Is unauthorized live streaming of e-sports tournaments an infringement?
In 2025, the Guangzhou Internet Court gave a landmark answer: Yes. The defendant was ordered to pay 1 million yuan in compensation.
This ruling brought a huge relief to the entire e-sports industry.
A technology company signed a strategic cooperation with ESL, a famous European e-sports firm, securing the exclusive Chinese live streaming rights for ESL tournaments and broadcasting them on its own platform.
However, a Wuhan-based internet company resorted to outright plagiarism. It live-streamed the ESL tournaments without authorization. Despite multiple written warnings from the rights holder to halt the infringement, the platform continued broadcasting for an entire season, covering 32 matches.
The defendant argued that "the tournament content lacks originality and does not constitute a work". The Guangzhou Internet Court rejected this claim.
After trial, the court held that live broadcasts of e-sports tournaments present continuous images showing the progress of the game, reflecting the competitiveness and storytelling of e-sports. The live production involves selection, switching, processing and editing of images. Given the unpredictability of the match and the diversity of in-game scenes, each frame and sound at any moment reflects personalized creative choices, which meets the objective form and communication mode of an audio-visual work protected by China’s Copyright Law.
Accordingly, the court ordered the Wuhan internet company to pay 1 million yuan in economic losses.
Why is this case significant? It is the first time that e-sports live broadcasts have been granted equal legal protection as traditional sports live broadcasts.
Before this ruling, the e-sports industry faced a long-standing dilemma: huge investments in tournaments were undermined by rampant piracy, while rights holders struggled to find clear legal grounds for protection. The debate over whether tournament live streams qualified as "works" under copyright law had lingered for years.
Now the court has provided a clear answer: they do qualify.
Moreover, e-sports broadcasts now enjoy the same level of legal protection as traditional sports. This gives rights holders a stronger legal weapon against piracy.
In the words of the legal director of Huya Technology: "This ruling has greatly boosted our confidence in investing more in e-sports content production."
In the past, copyright protection for e-sports faced three major pain points: difficulty in proving originality, complex ownership certification, and scattered, concealed infringements. The Guangzhou Internet Court’s groundbreaking judgment clarified the work status of e-sports live broadcasts, filling a gap in copyright law practice and setting a milestone.
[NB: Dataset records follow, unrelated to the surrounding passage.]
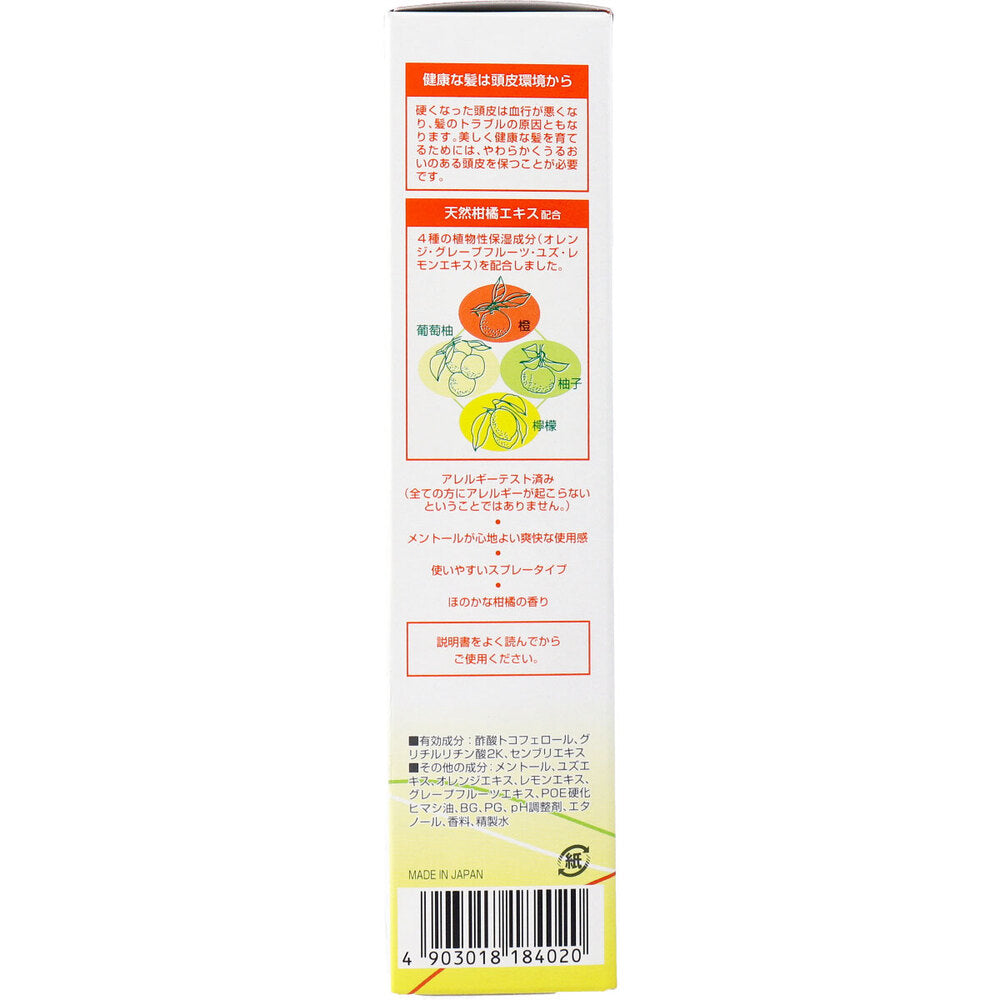 薬用柑橘EX 育毛エッセンス 180mL 1 個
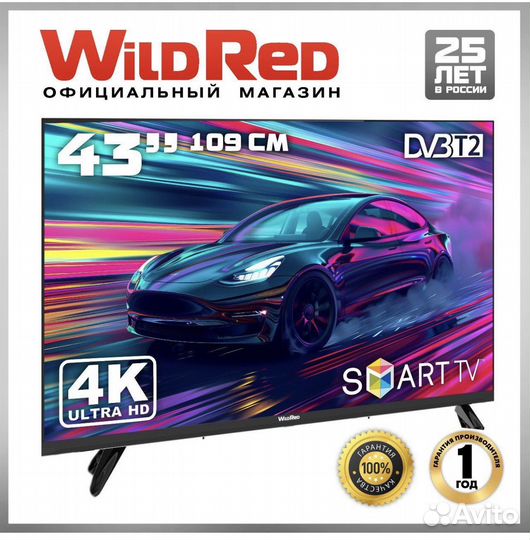 Телевизор SMART tv 43 4к android новый
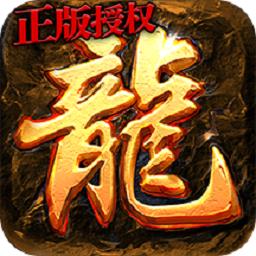 逐鹿九州手游 v1.3 安卓版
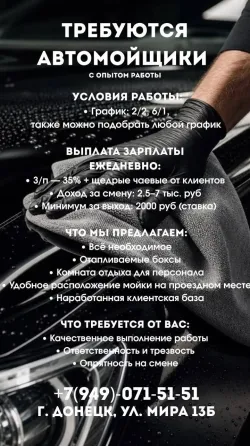 Требуется мойщик Центр Города Донецка Донецк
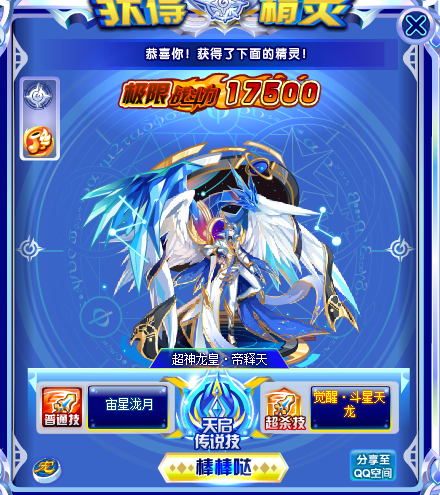 抖音【天寒】龙天非平民攻略【不稳定，多刷】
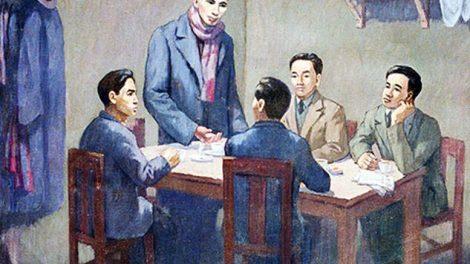 Đảng sùm lơh pa is he 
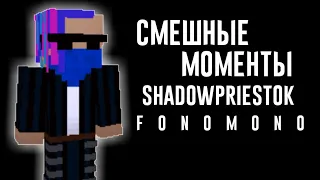 Смешные моменты ЖЕКА ПАЛТАРАШКА (ShadowPriestok Жека)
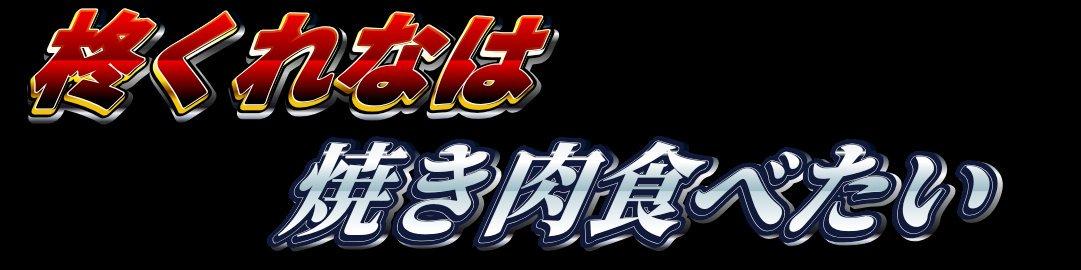 柊くれな Twitter Search Twitter 柊くれな Twitter Search Twitter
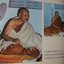 จันทสาโรบูชา จัดพิมพ์เนื่องในงานพระราชทานเพลิงศพ หลวงปู่หลุย จนฺทสาโร 7 เมษายน 2533 เเละ อนุสรณ์ งานมรณภาพ ครบ 50 วัน ลป หลุย จันทะสาโร ปี 2533
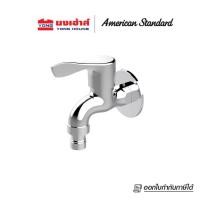 ราคา american standard ก๊อกน้ำเย็น รุ่น f22078-chady ก๊อก ก๊อกน้ำ (12199973)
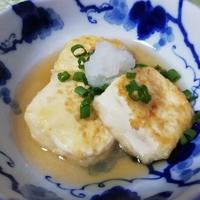 たべれぽ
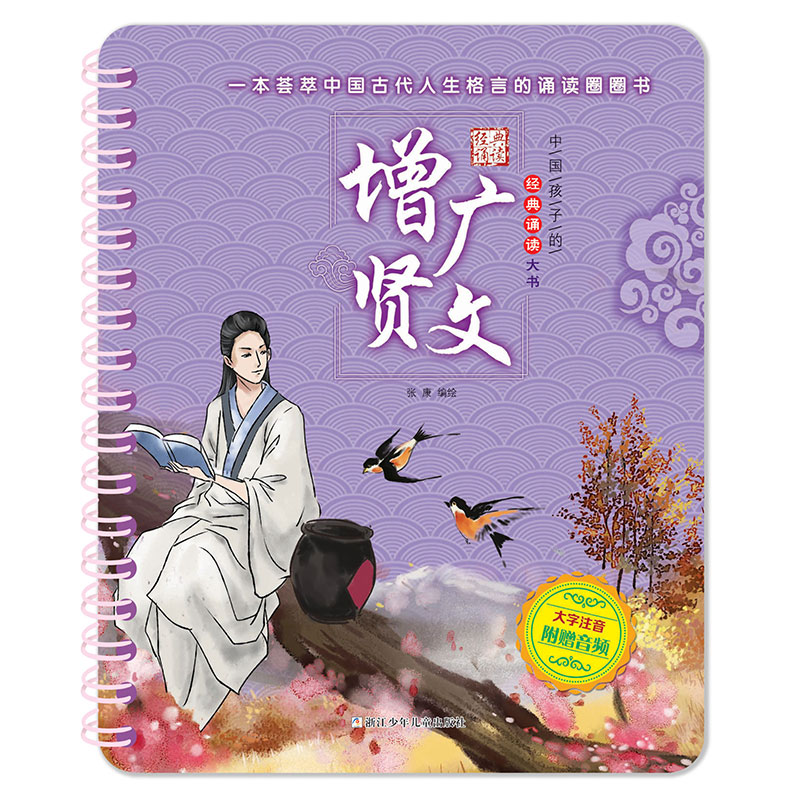 �Ї����ӵĽ�(j��ng)���b�x���:���V�t��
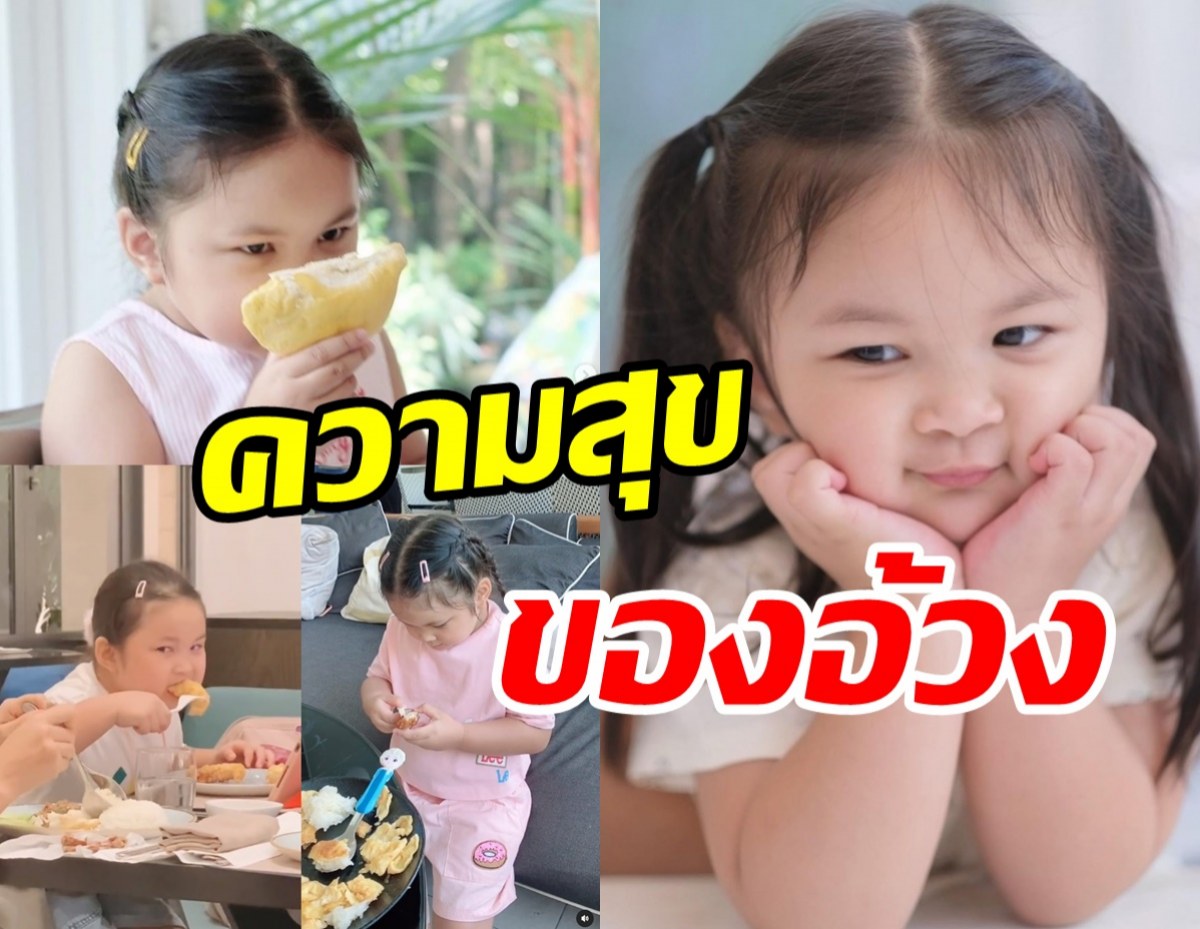  แม่เป้ยรวมโมเมนต์ น้องปาลิน กับความสุขเล็กๆที่กินอะไรก็ดูอร่อย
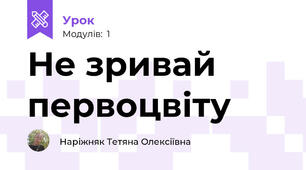 Не зривай первоцвіту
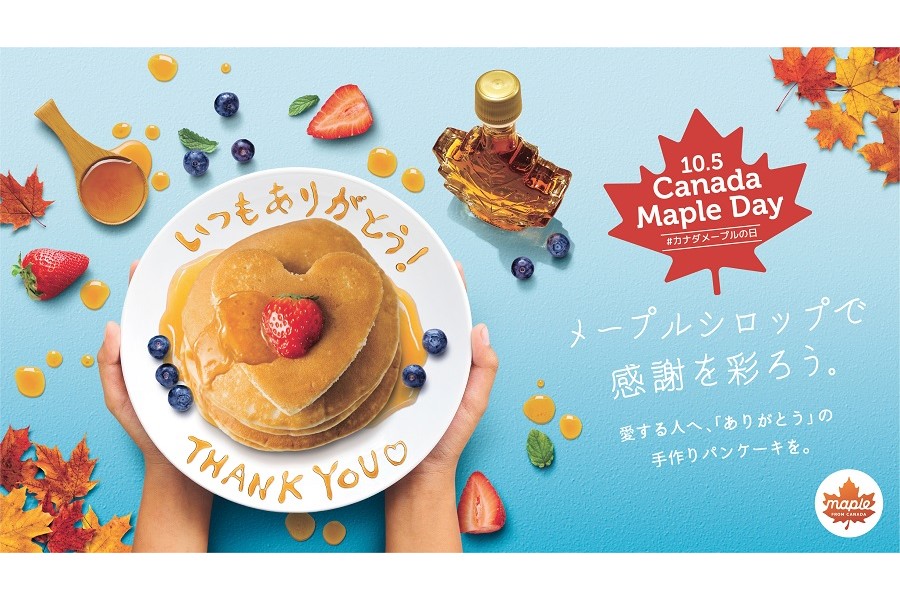 10月5日は カナダ メープルの日 パンケーキにメープルシロップで感謝を彩ろう 甘党男子 アマトウダンシ スイーツ情報サイト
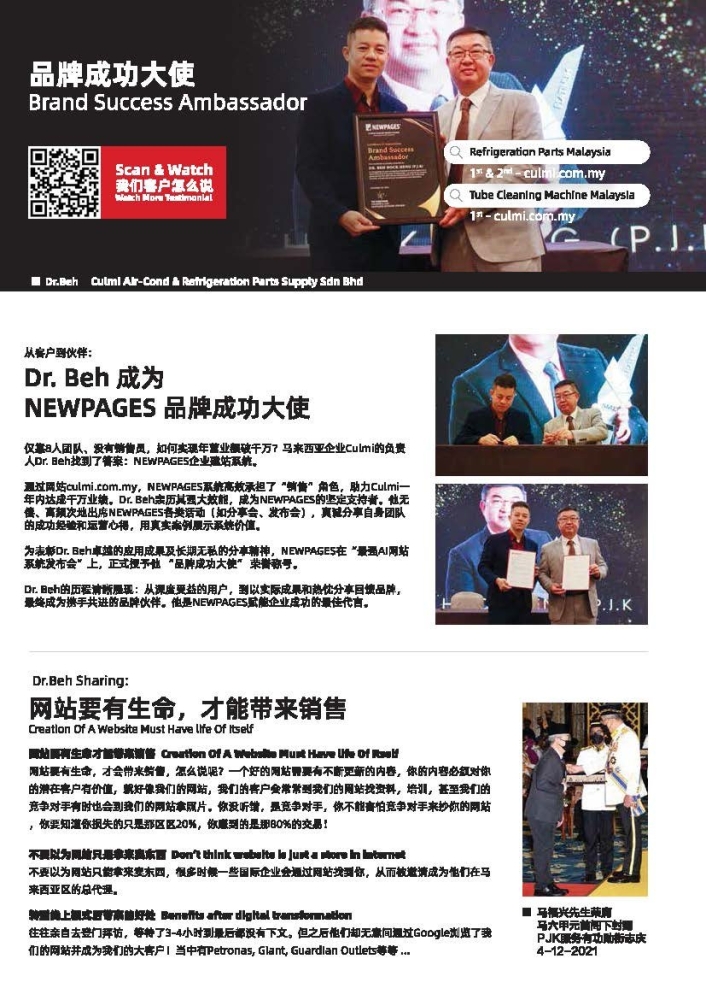 (Dr.) Beh Appointed By NEWPAGES NETWORK SDN BHD As Their BRAND SUCCESS AMBASSADOR (Latest Brochure)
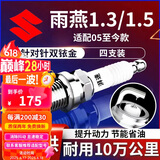 湃速05-25款铃木雨燕火花塞原厂适配1.3 1.5排量汽车双铱金4只装9901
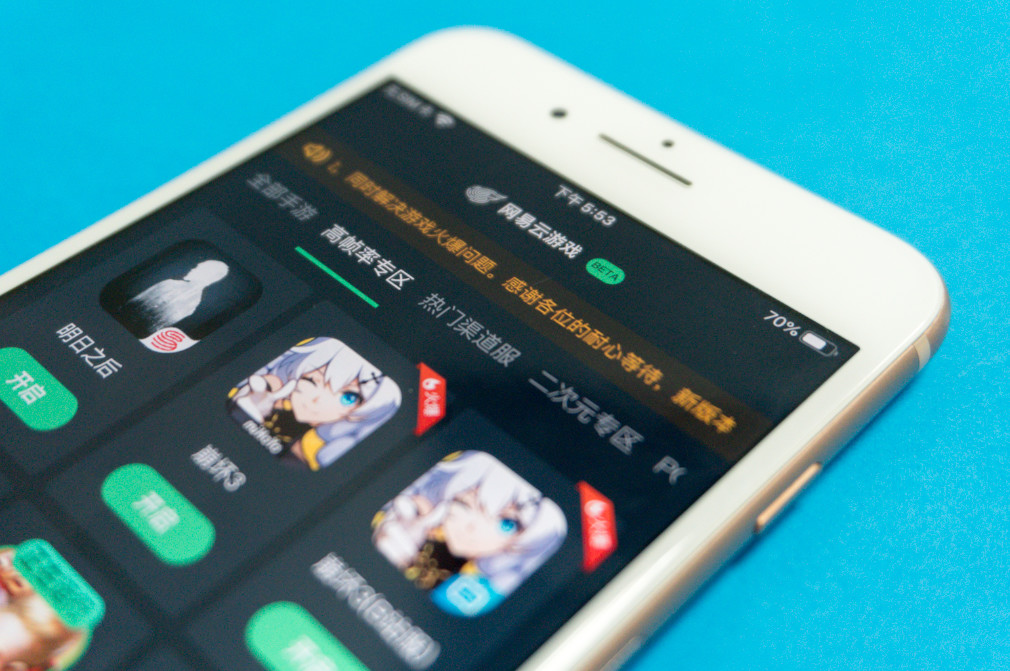 什么应用可以玩王者不占内存,什么应用可以秒玩吃鸡王者荣耀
More importantly, this case was coordinated with a concurrent "major sports tournament live streaming infringement case". In the latter, the court established the rule that platforms owe a higher duty of care for popular sports events. A platform that only "paused the stream for one minute" after receiving a complaint was found to have "pretended to enforce rules". The court ruled that the platform constituted contributory infringement by failing to act despite having the ability to stop the infringement.
Together, the two cases send a clear message: both traditional sports and e-sports live broadcast copyrights are strictly protected by law. Platforms cannot use "ignorance" as an excuse, nor can they take perfunctory measures to address infringements.
With e-sports becoming an official event at the 2022 Hangzhou Asian Games, the commercial value and social attention of the e-sports industry have surged, and the cost of piracy has kept rising. This ruling is the first to recognize equal status for e-sports and traditional sports live broadcasts. When none of the enumerated rights in the original Copyright Law could provide protection, the court applied the catch-all clause to confirm infringement, offering a new judicial approach for cracking down on e-sports piracy.
Professor Wan Yong from Renmin University Law School commented: "These cases address new issues arising from new business formats and respond to new challenges facing intellectual property law in a timely manner."
E-sports is a typical example of the integration of emerging technology and the sports industry. Piracy for an entire season resulting in 1 million yuan in compensation — this ruling not only protects the legitimate rights of rights holders but also sends a clear signal to the industry:
Clear rules encourage investment; strong protection enables growth.